* Page excerpt:
------------------------------------------------------------------------

But outside a meet and greet event hosted by Gov. Ron DeSantis (R-FL) in Chariton, Kathy Harvey, 66, was one of the majority of Republicans who do not consider Trump to be guilty of any wrongdoing concerning Jan. 6, expressed disappointment in Pence for not supporting Trump.

“I don’t know that I can believe what Mr. Pence says,” the Chariton musician said last week. “I really don’t trust him. His actions do not speak like his words do, so I’m not very favorable right now about Mr. Pence.”

Iowa presents Pence’s best opportunity of the four first-in-the-nation nominating contests because of the state’s evangelical community. But as other candidates underscore their faith and potential caucusgoers are still skeptical of the former vice president after Jan. 6, he has not polled passed single digits. Trump averages 50% in Iowa to DeSantis’s 17%, Sen. Tim Scott‘s (R-SC) 8%, biotechnology entrepreneur Vivek Ramaswarmy‘s 4%, and former U.N. Ambassador Nikki Haley and Pence’s 4%, according to RealClearPolitics.

Harvey’s friend Angela Rich, 43, contended evangelicals want “somebody who is true, not just in name.”

------------------------------------------------------------------------

* Excerpted records:
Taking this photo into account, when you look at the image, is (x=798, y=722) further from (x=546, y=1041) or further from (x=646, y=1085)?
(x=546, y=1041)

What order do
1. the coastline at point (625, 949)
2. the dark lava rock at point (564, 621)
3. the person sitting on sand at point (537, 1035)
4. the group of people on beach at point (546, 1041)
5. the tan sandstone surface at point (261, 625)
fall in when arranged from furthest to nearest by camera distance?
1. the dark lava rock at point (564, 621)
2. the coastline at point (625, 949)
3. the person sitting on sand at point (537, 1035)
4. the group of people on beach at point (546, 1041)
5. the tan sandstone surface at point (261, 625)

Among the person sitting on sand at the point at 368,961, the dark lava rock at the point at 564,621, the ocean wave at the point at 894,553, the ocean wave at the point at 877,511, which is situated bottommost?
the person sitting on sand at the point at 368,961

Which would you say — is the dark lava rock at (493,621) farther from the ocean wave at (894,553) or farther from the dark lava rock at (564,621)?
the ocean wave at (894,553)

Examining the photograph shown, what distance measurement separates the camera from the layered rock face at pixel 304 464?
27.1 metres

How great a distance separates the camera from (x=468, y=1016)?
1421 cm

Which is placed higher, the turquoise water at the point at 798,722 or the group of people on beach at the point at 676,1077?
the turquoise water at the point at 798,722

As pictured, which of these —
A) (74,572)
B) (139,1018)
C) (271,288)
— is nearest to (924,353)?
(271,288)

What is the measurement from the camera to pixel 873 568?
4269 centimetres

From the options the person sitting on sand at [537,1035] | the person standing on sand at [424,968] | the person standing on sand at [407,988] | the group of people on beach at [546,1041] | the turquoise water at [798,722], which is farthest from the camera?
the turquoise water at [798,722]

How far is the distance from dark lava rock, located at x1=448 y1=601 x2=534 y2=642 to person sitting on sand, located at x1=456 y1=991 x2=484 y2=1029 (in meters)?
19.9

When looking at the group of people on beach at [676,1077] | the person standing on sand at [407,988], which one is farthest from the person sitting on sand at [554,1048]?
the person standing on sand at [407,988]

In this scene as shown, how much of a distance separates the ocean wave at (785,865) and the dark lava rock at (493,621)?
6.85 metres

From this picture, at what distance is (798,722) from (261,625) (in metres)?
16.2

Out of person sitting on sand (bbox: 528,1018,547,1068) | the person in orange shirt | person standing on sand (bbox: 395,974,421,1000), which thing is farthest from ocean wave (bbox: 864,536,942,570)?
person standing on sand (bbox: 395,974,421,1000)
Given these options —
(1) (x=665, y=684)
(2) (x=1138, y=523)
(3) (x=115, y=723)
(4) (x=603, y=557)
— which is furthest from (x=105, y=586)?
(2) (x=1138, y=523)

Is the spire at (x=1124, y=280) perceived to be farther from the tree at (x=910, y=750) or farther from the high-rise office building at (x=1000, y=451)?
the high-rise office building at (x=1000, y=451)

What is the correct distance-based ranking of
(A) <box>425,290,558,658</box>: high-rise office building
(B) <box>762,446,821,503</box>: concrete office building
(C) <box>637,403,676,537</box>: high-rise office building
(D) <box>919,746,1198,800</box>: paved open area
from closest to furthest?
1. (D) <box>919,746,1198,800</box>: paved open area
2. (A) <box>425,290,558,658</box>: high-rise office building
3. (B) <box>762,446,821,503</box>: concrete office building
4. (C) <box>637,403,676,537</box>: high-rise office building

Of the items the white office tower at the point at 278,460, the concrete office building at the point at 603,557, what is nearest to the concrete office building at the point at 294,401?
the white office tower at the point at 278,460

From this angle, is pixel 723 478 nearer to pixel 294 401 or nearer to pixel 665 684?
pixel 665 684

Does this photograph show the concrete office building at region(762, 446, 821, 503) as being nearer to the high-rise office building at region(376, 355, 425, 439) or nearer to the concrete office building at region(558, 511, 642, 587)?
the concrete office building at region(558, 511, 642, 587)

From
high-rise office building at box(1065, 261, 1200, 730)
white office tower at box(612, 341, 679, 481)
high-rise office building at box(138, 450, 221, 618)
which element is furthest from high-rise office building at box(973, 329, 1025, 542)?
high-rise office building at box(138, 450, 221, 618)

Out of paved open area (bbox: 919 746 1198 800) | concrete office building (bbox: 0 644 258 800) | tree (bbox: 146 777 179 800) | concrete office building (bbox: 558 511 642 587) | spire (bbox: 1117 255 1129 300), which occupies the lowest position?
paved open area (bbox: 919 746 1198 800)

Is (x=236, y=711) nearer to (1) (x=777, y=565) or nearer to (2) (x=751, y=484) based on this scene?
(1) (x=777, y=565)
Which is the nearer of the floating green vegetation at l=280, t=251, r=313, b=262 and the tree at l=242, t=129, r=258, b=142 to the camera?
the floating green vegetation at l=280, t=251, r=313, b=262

------------------------------------------------------------------------

* Requests:
1) Translate this sentence from the article on Pence in Iowa into Spanish: "Iowa presents Pence’s best opportunity of the four first-in-the-nation nominating contests because of the state’s evangelical community."
2) Reproduce everything in the article on Pence in Iowa from "But outside a" down to "not supporting Trump.".
3) Write the next part of the article on Pence in Iowa, picking up after its last sentence.

* Answers provided:
1) Iowa ofrece a Pence su mejor oportunidad de las cuatro primeras contiendas de nominación del país debido a la comunidad evangélica del estado.

2)
But outside a meet and greet event hosted by Gov. Ron DeSantis (R-FL) in Chariton, Kathy Harvey, 66, was one of the majority of Republicans who do not consider Trump to be guilty of any wrongdoing concerning Jan. 6, expressed disappointment in Pence for not supporting Trump.

3)
“Not like, ‘Oh, you’re an evangelical. We’ll automatically support you,'” the Chariton stay-at-home mother said.

“I try to look at their—” Harvey added.

“Actions,” Rich finished.

Before the DeSantis event, Greg Carlton, 70, described Pence as “woke” and alleged the vice president, without evidence, was leveraging his Christianity despite his long public record of discussing his faith.

“Anybody who uses the Lord to gain something, they’re not Christian,” the Chariton retiree said.

Behind them, Brad Reese, 61, was more diplomatic, calling Pence a “good man” with “very good morals” but conceding that the vice president would not “gain traction” with him because he has “become very wishy-washy.”

“The ones that would commit and come out and openly tell people that if they were elected, that they would pardon President Trump for what’s going on — because what they’re doing to President Trump is — it’s unconscionable what they’re doing to him compared to what they do to say, Hunter Biden, and Mike Pence, he would not commit to that,” the Chariton farmer said. “He said, ‘Well, we’ll just have to see what happens.’ I didn’t care for that.”

But Pence does have some support in Iowa. Before a Scott town hall in Ankeny, Dean Lyons, 58, repeated that Pence “saved America” because he did not “put up with Trump’s crap” and “do what Trump wanted him to do.”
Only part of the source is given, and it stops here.